Your instructions>
Write out the entries, please, from the line containing "What distance from" through their final line, exactly and with nothing else.

-=-=-=-=-

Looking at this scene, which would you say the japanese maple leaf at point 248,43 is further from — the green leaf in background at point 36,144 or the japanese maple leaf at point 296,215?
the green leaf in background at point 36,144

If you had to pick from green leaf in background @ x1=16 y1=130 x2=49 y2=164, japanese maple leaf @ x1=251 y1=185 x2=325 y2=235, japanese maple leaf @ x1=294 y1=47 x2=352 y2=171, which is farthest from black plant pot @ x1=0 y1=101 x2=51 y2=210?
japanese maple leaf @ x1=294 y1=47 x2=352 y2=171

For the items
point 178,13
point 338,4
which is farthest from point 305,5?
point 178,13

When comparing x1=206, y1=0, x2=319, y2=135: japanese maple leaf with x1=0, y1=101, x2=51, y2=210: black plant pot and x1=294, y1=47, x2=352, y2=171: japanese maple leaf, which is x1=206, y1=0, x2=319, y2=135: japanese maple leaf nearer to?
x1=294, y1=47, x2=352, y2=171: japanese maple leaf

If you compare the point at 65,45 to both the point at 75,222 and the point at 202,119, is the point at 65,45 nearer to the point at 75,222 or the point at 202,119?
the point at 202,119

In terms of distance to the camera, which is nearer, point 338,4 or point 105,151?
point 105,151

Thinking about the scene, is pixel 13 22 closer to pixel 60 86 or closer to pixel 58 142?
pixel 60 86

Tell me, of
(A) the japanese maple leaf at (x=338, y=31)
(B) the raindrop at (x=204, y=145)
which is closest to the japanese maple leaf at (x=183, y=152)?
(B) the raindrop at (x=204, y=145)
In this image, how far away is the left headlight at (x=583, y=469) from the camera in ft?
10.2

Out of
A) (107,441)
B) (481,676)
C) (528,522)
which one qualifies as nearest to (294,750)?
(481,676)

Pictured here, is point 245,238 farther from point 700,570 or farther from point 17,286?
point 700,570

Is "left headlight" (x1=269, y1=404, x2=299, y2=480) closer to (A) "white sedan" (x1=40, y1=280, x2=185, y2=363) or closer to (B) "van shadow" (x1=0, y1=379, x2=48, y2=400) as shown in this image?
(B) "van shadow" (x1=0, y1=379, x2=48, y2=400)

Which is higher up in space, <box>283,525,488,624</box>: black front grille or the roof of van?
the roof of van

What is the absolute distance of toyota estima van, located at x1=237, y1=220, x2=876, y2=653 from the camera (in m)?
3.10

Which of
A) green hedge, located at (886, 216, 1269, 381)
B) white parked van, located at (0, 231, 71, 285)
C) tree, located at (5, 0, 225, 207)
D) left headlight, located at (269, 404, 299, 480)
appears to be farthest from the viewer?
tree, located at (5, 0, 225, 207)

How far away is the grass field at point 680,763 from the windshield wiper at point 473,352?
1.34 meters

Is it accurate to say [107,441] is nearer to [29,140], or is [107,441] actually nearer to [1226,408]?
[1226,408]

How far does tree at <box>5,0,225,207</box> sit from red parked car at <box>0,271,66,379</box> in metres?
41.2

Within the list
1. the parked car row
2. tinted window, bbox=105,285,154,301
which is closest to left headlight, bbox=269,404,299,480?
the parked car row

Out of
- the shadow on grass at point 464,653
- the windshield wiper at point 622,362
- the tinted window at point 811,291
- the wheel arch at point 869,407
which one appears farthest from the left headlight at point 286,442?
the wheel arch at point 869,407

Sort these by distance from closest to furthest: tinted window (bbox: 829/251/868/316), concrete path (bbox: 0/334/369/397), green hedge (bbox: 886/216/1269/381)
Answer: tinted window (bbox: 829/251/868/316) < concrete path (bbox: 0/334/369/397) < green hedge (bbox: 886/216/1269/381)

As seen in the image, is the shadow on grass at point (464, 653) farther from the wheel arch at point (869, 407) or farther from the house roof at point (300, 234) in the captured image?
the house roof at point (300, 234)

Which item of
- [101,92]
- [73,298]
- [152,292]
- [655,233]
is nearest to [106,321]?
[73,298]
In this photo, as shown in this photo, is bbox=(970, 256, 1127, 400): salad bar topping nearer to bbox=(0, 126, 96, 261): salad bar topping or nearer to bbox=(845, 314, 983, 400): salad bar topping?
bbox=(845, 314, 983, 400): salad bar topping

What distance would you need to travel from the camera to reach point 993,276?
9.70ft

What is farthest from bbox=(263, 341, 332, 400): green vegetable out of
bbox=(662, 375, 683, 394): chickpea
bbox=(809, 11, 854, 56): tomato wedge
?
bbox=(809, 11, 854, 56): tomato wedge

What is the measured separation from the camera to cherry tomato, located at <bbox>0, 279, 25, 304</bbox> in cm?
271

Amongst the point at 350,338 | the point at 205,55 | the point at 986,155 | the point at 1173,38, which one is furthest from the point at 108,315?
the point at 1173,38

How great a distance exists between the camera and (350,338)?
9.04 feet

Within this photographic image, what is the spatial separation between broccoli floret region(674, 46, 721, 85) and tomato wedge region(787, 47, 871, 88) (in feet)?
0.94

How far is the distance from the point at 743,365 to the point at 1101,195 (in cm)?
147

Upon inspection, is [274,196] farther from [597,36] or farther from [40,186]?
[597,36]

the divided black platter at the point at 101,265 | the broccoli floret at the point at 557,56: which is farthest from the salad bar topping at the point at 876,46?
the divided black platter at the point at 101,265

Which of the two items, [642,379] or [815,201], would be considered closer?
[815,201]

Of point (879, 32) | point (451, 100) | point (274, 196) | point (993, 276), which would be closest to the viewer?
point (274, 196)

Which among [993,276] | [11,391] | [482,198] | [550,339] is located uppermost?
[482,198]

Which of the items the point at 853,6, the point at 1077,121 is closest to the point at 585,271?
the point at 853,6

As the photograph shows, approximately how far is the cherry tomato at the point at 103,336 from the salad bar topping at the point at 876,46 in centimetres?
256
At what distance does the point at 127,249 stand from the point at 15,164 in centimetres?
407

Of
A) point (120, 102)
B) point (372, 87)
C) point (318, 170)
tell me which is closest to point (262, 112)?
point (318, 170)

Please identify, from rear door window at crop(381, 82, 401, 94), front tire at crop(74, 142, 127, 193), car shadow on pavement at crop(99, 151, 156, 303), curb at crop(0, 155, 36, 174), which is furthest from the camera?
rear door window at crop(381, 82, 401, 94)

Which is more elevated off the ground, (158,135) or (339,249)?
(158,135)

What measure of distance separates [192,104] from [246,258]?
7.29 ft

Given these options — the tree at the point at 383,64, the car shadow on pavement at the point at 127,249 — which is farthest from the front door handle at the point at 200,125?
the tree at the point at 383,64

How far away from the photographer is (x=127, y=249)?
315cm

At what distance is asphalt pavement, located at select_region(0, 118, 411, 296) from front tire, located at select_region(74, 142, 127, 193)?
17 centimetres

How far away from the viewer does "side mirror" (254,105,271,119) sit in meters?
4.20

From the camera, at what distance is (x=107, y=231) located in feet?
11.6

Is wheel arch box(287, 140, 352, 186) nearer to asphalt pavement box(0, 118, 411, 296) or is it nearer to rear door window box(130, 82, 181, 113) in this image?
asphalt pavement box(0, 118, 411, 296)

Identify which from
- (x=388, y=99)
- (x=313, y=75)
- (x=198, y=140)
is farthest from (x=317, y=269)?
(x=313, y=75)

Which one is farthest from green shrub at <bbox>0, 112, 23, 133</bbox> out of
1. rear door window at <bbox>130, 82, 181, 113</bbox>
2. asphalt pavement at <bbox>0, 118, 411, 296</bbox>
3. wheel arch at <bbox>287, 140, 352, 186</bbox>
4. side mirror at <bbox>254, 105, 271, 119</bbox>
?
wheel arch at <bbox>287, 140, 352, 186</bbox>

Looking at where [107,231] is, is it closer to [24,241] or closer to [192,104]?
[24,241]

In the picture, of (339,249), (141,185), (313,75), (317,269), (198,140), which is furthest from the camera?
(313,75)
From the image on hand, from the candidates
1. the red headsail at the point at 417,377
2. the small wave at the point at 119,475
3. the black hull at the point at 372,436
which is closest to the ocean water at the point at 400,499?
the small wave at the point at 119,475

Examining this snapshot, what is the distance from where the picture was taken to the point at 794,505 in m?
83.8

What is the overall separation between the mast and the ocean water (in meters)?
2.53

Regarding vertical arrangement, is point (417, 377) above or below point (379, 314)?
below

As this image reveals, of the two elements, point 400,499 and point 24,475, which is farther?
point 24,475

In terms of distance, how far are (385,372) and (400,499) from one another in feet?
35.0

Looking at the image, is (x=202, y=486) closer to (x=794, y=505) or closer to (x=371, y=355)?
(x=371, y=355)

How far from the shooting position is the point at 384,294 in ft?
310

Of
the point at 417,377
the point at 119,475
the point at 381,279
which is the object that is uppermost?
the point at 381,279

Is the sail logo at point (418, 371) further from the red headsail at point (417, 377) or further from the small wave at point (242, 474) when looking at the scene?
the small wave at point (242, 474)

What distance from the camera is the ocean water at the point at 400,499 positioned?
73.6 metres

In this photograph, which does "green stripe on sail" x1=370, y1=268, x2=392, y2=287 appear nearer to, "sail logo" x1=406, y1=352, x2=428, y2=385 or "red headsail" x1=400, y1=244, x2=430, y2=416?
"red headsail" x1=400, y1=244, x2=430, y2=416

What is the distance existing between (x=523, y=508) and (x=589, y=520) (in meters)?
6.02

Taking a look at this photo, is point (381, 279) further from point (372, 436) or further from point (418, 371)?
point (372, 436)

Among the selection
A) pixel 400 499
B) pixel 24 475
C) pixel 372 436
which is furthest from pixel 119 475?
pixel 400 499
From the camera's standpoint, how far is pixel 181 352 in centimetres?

-=-=-=-=-

Solution to this exercise>
What distance from the camera is the ocean water at the point at 400,499 positioned?
73.6 metres

In this photograph, which does "green stripe on sail" x1=370, y1=268, x2=392, y2=287 appear nearer to, "sail logo" x1=406, y1=352, x2=428, y2=385 or "red headsail" x1=400, y1=244, x2=430, y2=416?
"red headsail" x1=400, y1=244, x2=430, y2=416

What is the distance existing between (x=523, y=508) and (x=589, y=520) (in meters)?
6.02

Taking a look at this photo, is point (381, 279) further from point (372, 436) or further from point (418, 371)?
point (372, 436)

Among the selection
A) pixel 400 499
B) pixel 24 475
C) pixel 372 436
which is furthest from pixel 119 475?
pixel 400 499
From the camera's standpoint, how far is pixel 181 352 in centimetres?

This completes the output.